**OBJETIVO A**
Segundo o texto sobre o general e o preconceito, qual general admitiu publicamente a convicção de que os homossexuais devem ser proibidos de seguir a carreira das armas?

**TEXTO DADO**
+++++

Amigos, compartilho com vocês a última edição da Publicação Oficial - Jornal nr. 48, Edição 13, da Associação de Classe: "Juizes pela Democracia", onde à página 10 consta um artigo de minha autoria. (http://www.ajd.org.br/)
O GENERAL E A DITADURA DO PRECONCEITO
Mostrar-se indignado com atitudes homofóbicas é regra no segmento gay. Mas quando tal comportamento parte de parcela da sociedade, é sinal de bons tempos. Em fevereiro pudemos comprovar que de fato caminhamos para um mundo mais tolerante e que reconhece um atentado a dignidade da humanidade diante de acontecimentos que se traduzam como tal. Quando sabatinados pela Comissão de Constituição, Justiça e Cidadania do Senado Federal, um Oficial do Exército e outro da Marinha demonstraram preconceito. O General Raimundo Nonato Cerqueira Filho admitiu publicamente a convicção de que aos homossexuais deve ser proibido o acesso à carreira das armas. Isto por que em seu entendimento a vida íntima de “indivíduos deste tipo” fatalmente não os permite se “fazer obedecer”. Portanto seguindo esta ótica, o que um ser humano faz de sua vida afetiva interfere em suas relações de trabalho, pois, “não há aptidão para o comando”. Já o Almirante Álvaro Luiz Pinto aventou a possibilidade de um gay não ter “dignidade” para a função.
A emenda ficou pior que o soneto. Logo após o impacto de suas palavras o General pôde perceber que o momento histórico é outro, e, portanto, que seus argumentos estão longe de valer com força de lei imposta. Hoje a opinião pública não se curva frente a um decreto autoritário. Valeu mais o consenso. Vir a público e tentar esclarecer foi a saída encontrada para buscar salvar o cargo pretendido. Ao afirmar que suas percepções são entendimento pessoal a respeito de valores relacionados a “aptidão” e “perfil”, atributos supostamente imprescindíveis ao acesso a profissão militar, o General deixou claro, mais uma vez, se tratar de uma pessoa presa a um modo de pensar cuja regra é a aversão as liberdades – a própria democracia.

+++++

**LINHAS DE DADOS**

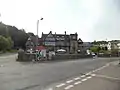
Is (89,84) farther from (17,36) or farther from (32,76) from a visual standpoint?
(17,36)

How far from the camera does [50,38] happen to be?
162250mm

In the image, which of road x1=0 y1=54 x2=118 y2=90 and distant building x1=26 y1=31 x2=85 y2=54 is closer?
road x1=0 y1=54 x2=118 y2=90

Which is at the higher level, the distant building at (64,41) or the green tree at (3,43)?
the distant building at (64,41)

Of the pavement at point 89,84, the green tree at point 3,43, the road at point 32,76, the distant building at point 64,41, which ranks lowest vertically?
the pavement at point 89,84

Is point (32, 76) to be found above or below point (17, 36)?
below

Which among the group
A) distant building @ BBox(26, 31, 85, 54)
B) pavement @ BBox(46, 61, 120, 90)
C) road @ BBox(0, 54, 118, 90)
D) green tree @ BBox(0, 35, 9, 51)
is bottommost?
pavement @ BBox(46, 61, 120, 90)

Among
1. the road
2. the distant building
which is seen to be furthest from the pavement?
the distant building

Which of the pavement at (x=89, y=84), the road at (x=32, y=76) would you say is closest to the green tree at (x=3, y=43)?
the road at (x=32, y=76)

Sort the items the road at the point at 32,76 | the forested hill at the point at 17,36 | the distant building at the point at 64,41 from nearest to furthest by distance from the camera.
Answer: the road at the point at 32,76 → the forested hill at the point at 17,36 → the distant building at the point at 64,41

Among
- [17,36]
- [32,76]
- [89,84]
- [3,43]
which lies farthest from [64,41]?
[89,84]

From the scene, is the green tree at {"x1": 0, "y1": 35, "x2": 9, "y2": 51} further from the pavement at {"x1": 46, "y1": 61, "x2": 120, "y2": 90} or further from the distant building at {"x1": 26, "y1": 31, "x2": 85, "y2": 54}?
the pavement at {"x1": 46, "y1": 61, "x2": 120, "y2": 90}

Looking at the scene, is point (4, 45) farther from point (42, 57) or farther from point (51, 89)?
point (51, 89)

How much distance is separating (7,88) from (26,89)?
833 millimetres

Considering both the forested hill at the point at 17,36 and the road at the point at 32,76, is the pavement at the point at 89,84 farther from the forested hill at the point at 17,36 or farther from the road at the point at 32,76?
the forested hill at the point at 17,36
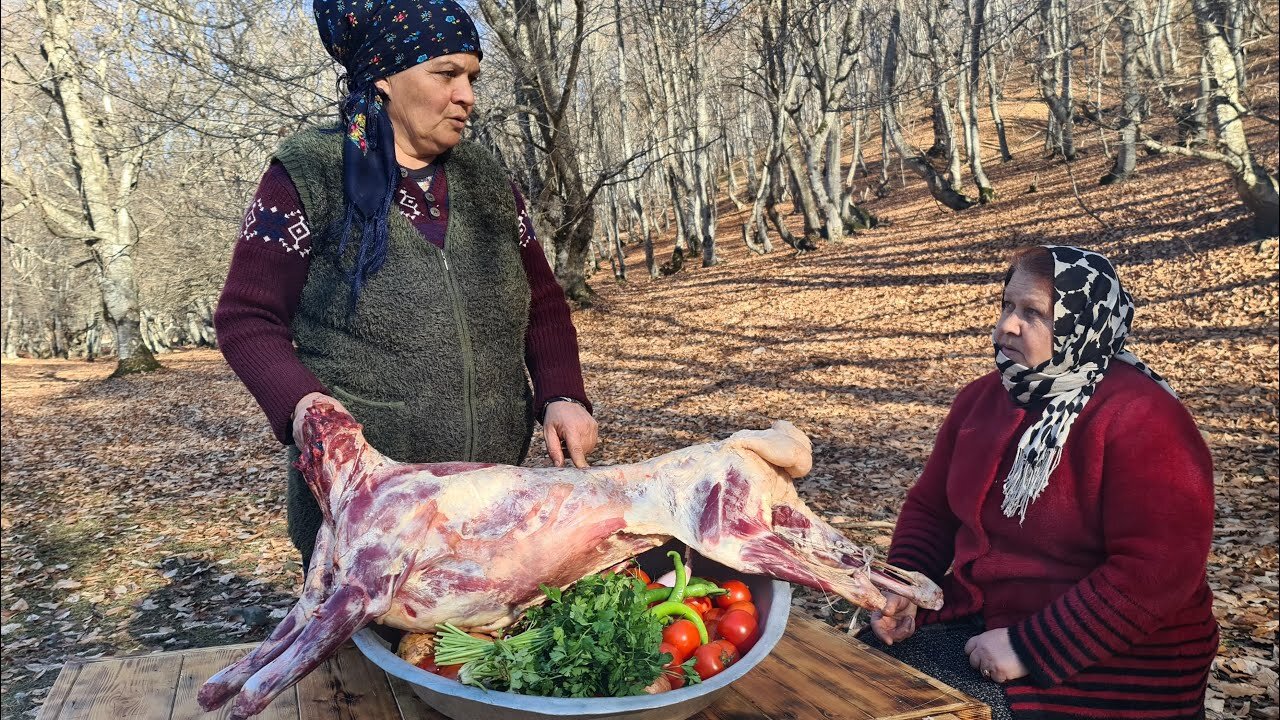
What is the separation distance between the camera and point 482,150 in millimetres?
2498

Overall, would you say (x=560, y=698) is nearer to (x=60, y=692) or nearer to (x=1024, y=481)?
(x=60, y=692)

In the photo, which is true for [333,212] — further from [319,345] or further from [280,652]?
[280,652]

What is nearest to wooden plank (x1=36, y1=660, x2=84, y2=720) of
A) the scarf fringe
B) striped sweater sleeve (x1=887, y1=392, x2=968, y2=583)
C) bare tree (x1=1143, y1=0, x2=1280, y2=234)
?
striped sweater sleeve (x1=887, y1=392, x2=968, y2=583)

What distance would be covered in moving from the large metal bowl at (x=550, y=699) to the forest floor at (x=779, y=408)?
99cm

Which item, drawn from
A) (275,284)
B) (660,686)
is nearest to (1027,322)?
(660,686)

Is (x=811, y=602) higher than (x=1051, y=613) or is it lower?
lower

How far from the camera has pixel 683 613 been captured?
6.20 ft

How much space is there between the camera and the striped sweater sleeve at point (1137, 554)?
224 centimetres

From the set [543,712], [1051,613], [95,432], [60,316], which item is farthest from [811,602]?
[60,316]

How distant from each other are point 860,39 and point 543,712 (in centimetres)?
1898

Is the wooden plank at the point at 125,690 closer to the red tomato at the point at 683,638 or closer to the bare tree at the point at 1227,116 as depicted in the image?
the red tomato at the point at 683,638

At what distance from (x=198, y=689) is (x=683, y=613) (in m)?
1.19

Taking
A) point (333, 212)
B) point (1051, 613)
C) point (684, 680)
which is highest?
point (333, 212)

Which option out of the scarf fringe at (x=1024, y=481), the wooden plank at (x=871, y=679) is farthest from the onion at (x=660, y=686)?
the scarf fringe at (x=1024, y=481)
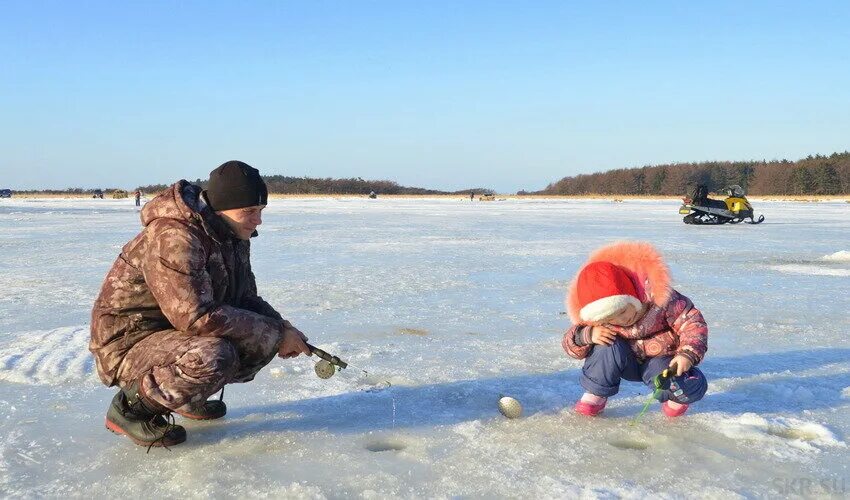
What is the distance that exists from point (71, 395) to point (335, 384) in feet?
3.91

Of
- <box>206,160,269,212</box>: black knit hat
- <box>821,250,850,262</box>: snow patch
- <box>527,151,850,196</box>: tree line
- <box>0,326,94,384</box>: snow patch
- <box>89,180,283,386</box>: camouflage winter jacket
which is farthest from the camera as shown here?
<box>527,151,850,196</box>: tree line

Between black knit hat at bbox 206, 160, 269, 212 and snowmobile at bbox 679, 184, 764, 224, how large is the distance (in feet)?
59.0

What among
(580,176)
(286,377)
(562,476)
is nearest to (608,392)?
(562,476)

+++++

**OBJETIVO B**
Reproduza, sem alterar nada, o trecho das linhas de dados que começa na linha com "Which of the" e termina na linha com "833 millimetres", incluindo as duas.

**RESPOSTA DO EXERCÍCIO A**
O General Raimundo Nonato Cerqueira Filho.

**RESPOSTA DO EXERCÍCIO B**
Which of the pavement at (x=89, y=84), the road at (x=32, y=76) would you say is closest to the green tree at (x=3, y=43)?
the road at (x=32, y=76)

Sort the items the road at the point at 32,76 | the forested hill at the point at 17,36 | the distant building at the point at 64,41 from nearest to furthest by distance from the camera.
Answer: the road at the point at 32,76 → the forested hill at the point at 17,36 → the distant building at the point at 64,41

Among
- [17,36]
- [32,76]
- [89,84]
- [3,43]
which lies farthest from [64,41]?
[89,84]

From the scene, is the green tree at {"x1": 0, "y1": 35, "x2": 9, "y2": 51} further from the pavement at {"x1": 46, "y1": 61, "x2": 120, "y2": 90} or further from the distant building at {"x1": 26, "y1": 31, "x2": 85, "y2": 54}?
the pavement at {"x1": 46, "y1": 61, "x2": 120, "y2": 90}

Looking at the scene, is point (4, 45) farther from point (42, 57) or farther from point (51, 89)?
point (51, 89)

How much distance is separating (7,88) from (26,89)?
833 millimetres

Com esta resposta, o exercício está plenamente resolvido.